Return every line of the records that contains the string "distance". The match is case-sensitive.
#### DATASET ROWS
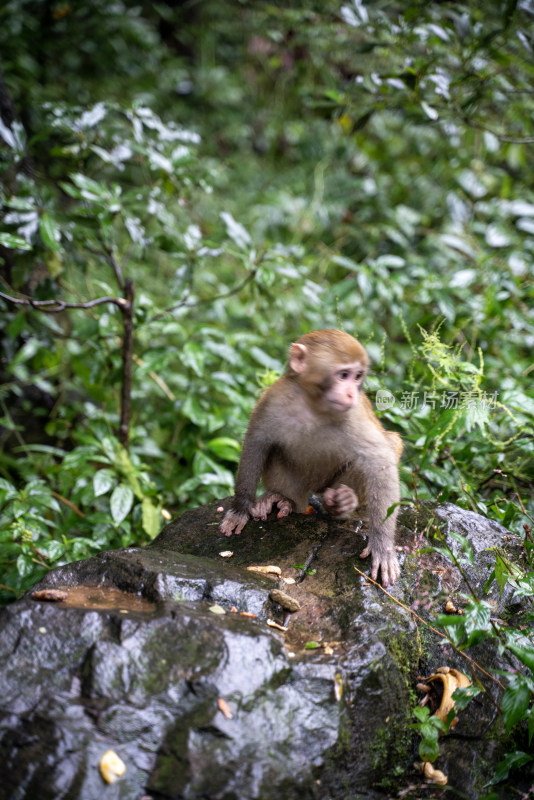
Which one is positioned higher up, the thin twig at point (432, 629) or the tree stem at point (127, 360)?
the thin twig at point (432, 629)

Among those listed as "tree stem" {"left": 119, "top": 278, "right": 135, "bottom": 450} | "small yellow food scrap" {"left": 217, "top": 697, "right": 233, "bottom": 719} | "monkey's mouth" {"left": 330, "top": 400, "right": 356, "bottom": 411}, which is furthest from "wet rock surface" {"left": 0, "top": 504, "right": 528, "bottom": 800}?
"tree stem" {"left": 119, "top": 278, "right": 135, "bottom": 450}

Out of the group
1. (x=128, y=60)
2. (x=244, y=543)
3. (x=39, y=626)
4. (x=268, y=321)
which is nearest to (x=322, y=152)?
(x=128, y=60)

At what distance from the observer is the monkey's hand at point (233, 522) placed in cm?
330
########
#### DATASET ROWS
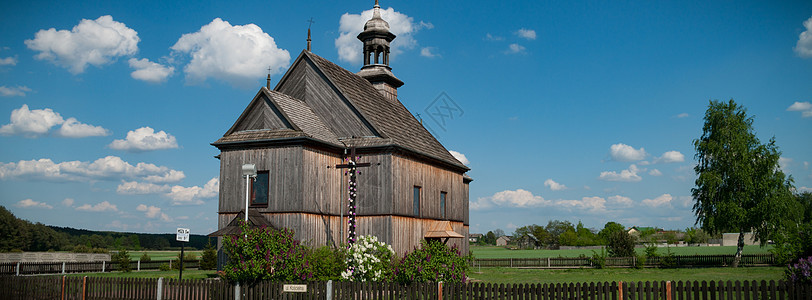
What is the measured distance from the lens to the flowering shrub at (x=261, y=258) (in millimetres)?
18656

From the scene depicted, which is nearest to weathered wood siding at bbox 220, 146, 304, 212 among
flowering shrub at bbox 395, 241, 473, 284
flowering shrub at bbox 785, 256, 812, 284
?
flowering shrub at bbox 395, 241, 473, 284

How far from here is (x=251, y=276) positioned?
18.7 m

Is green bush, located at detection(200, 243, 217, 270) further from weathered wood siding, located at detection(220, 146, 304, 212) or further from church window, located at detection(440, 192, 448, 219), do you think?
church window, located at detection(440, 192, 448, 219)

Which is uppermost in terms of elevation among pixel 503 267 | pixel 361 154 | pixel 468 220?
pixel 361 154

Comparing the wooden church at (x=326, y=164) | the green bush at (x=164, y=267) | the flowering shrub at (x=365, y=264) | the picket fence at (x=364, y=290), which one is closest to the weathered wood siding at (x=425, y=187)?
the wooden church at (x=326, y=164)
########
**ANSWER IN FULL:**
At what distance from the observer is the monkey's hand at point (233, 522) placed in cm?
What is the measured distance from the lens to the flowering shrub at (x=261, y=258) (in millimetres)?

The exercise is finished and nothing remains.